# EXTRACTED TEXT
Two Input Networks Using Categorical Embeddings, Shared Layers, and Merge Layers

python
datacamp
machine learning
deep learning
tensorflow
keras
neural network
Author

kakamana

Published

April 7, 2023

Two Input Networks Using Categorical Embeddings, Shared Layers, and Merge Layers

This chapter focuses on building two-input networks using categorical embeddings for high-cardinality data, shared layers for re-usable building blocks, and merged layers for joining multiple inputs together. You will have the foundational building blocks for designing neural networks with complex data flows at the end of this chapter.

This Two Input Networks Using Categorical Embeddings, Shared Layers, and Merge Layers is part of [Datacamp course: Advanced Deep Learning with Keras] You will learn how to use the versatile Keras functional API to solve a variety of problems. The course will begin with simple, multi-layer dense networks (also known as multi-layer perceptrons) and progress to more sophisticated architectures. This course will cover how to construct models with multiple inputs and a single output, as well as how to share weights between layers in a model. Additionally, we will discuss advanced topics such as category embeddings and multiple output networks. This course will teach you how to train a network that performs both classification and regression.

This is my learning experience of data science through DataCamp. These repository contributions are part of my learning journey through my graduate program masters of applied data sciences (MADS) at University Of Michigan, DeepLearning.AI, Coursera & DataCamp. You can find my similar articles & more stories at my medium & LinkedIn profile. I am available at kaggle & github blogs & github repos. Thank you for your motivation, support & valuable feedback.

These include projects, coursework & notebook which I learned through my data science journey. They are created for reproducible & future reference purpose only. All source code, slides or screenshot are intellactual property of respective content authors. If you find these contents beneficial, kindly consider learning subscription from DeepLearning.AI Subscription, Coursera, DataCamp

Code
import tensorflow as tf
import numpy as np
import pandas as pd
import matplotlib.pyplot as plt

plt.rcParams['figure.figsize'] = (10, 8)

Category embeddings

Define team lookup

Shared layers allow a model to use the same weight matrix for multiple steps. In this exercise, you will build a “team strength” layer that represents each team by a single number. You will use this number for both teams in the model. The model will learn a number for each team that works well both when the team is team_1 and when the team is team_2 in the input data.

Code
games_season = pd.read_csv('dataset/games_season.csv')
games_season.head()

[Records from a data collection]
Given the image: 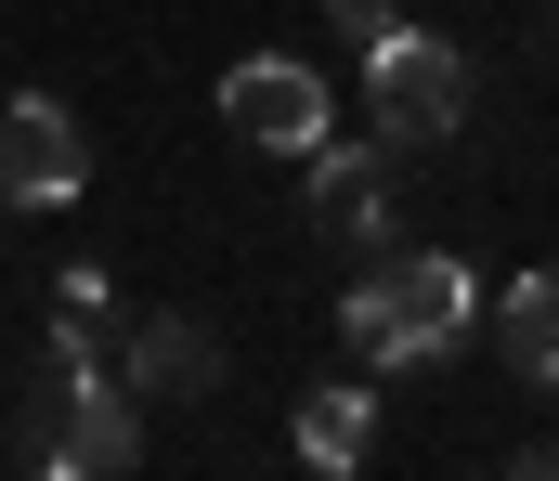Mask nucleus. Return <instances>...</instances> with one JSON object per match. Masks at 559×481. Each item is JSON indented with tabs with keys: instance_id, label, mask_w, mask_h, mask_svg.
<instances>
[{
	"instance_id": "1",
	"label": "nucleus",
	"mask_w": 559,
	"mask_h": 481,
	"mask_svg": "<svg viewBox=\"0 0 559 481\" xmlns=\"http://www.w3.org/2000/svg\"><path fill=\"white\" fill-rule=\"evenodd\" d=\"M13 456L52 481H105L143 456V417H131V377H118V351L92 338V313H66L52 300V325H39V377H26V430H13Z\"/></svg>"
},
{
	"instance_id": "2",
	"label": "nucleus",
	"mask_w": 559,
	"mask_h": 481,
	"mask_svg": "<svg viewBox=\"0 0 559 481\" xmlns=\"http://www.w3.org/2000/svg\"><path fill=\"white\" fill-rule=\"evenodd\" d=\"M468 325H481V274H468L455 248H404V261H378V274L338 287L352 364H429V351H455Z\"/></svg>"
},
{
	"instance_id": "3",
	"label": "nucleus",
	"mask_w": 559,
	"mask_h": 481,
	"mask_svg": "<svg viewBox=\"0 0 559 481\" xmlns=\"http://www.w3.org/2000/svg\"><path fill=\"white\" fill-rule=\"evenodd\" d=\"M365 118H378L391 157H404V144H455V131H468V52L391 13V26L365 39Z\"/></svg>"
},
{
	"instance_id": "4",
	"label": "nucleus",
	"mask_w": 559,
	"mask_h": 481,
	"mask_svg": "<svg viewBox=\"0 0 559 481\" xmlns=\"http://www.w3.org/2000/svg\"><path fill=\"white\" fill-rule=\"evenodd\" d=\"M79 195H92V131L52 92H13L0 105V208H79Z\"/></svg>"
},
{
	"instance_id": "5",
	"label": "nucleus",
	"mask_w": 559,
	"mask_h": 481,
	"mask_svg": "<svg viewBox=\"0 0 559 481\" xmlns=\"http://www.w3.org/2000/svg\"><path fill=\"white\" fill-rule=\"evenodd\" d=\"M222 118H235V144H274V157H312V144L338 131V79H312L299 52H248V65L222 79Z\"/></svg>"
},
{
	"instance_id": "6",
	"label": "nucleus",
	"mask_w": 559,
	"mask_h": 481,
	"mask_svg": "<svg viewBox=\"0 0 559 481\" xmlns=\"http://www.w3.org/2000/svg\"><path fill=\"white\" fill-rule=\"evenodd\" d=\"M391 221H404V169L391 144H312V235H338V248H391Z\"/></svg>"
},
{
	"instance_id": "7",
	"label": "nucleus",
	"mask_w": 559,
	"mask_h": 481,
	"mask_svg": "<svg viewBox=\"0 0 559 481\" xmlns=\"http://www.w3.org/2000/svg\"><path fill=\"white\" fill-rule=\"evenodd\" d=\"M118 377L156 390V404H195V390H222V338L195 313H143L131 338H118Z\"/></svg>"
},
{
	"instance_id": "8",
	"label": "nucleus",
	"mask_w": 559,
	"mask_h": 481,
	"mask_svg": "<svg viewBox=\"0 0 559 481\" xmlns=\"http://www.w3.org/2000/svg\"><path fill=\"white\" fill-rule=\"evenodd\" d=\"M495 351H508V377H521V390H559V261L495 287Z\"/></svg>"
},
{
	"instance_id": "9",
	"label": "nucleus",
	"mask_w": 559,
	"mask_h": 481,
	"mask_svg": "<svg viewBox=\"0 0 559 481\" xmlns=\"http://www.w3.org/2000/svg\"><path fill=\"white\" fill-rule=\"evenodd\" d=\"M299 456H312V469H365V456H378V390H352V377L299 390Z\"/></svg>"
},
{
	"instance_id": "10",
	"label": "nucleus",
	"mask_w": 559,
	"mask_h": 481,
	"mask_svg": "<svg viewBox=\"0 0 559 481\" xmlns=\"http://www.w3.org/2000/svg\"><path fill=\"white\" fill-rule=\"evenodd\" d=\"M52 300H66V313H92V325H105V313H118V274H105V261H66V274H52Z\"/></svg>"
},
{
	"instance_id": "11",
	"label": "nucleus",
	"mask_w": 559,
	"mask_h": 481,
	"mask_svg": "<svg viewBox=\"0 0 559 481\" xmlns=\"http://www.w3.org/2000/svg\"><path fill=\"white\" fill-rule=\"evenodd\" d=\"M325 26H338V39H352V52H365V39H378V26H391V0H325Z\"/></svg>"
}]
</instances>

# GOALS
1 – List every module that the import statements in the Keras tutorial bring in.
2 – In the Keras tutorial, what does the "team strength" layer use to represent each team?
Nothing in the data collection is used here.

# COMPLETED EXERCISE
1 – tensorflow, numpy, pandas, matplotlib.pyplot

2 – It represents each team by a single number.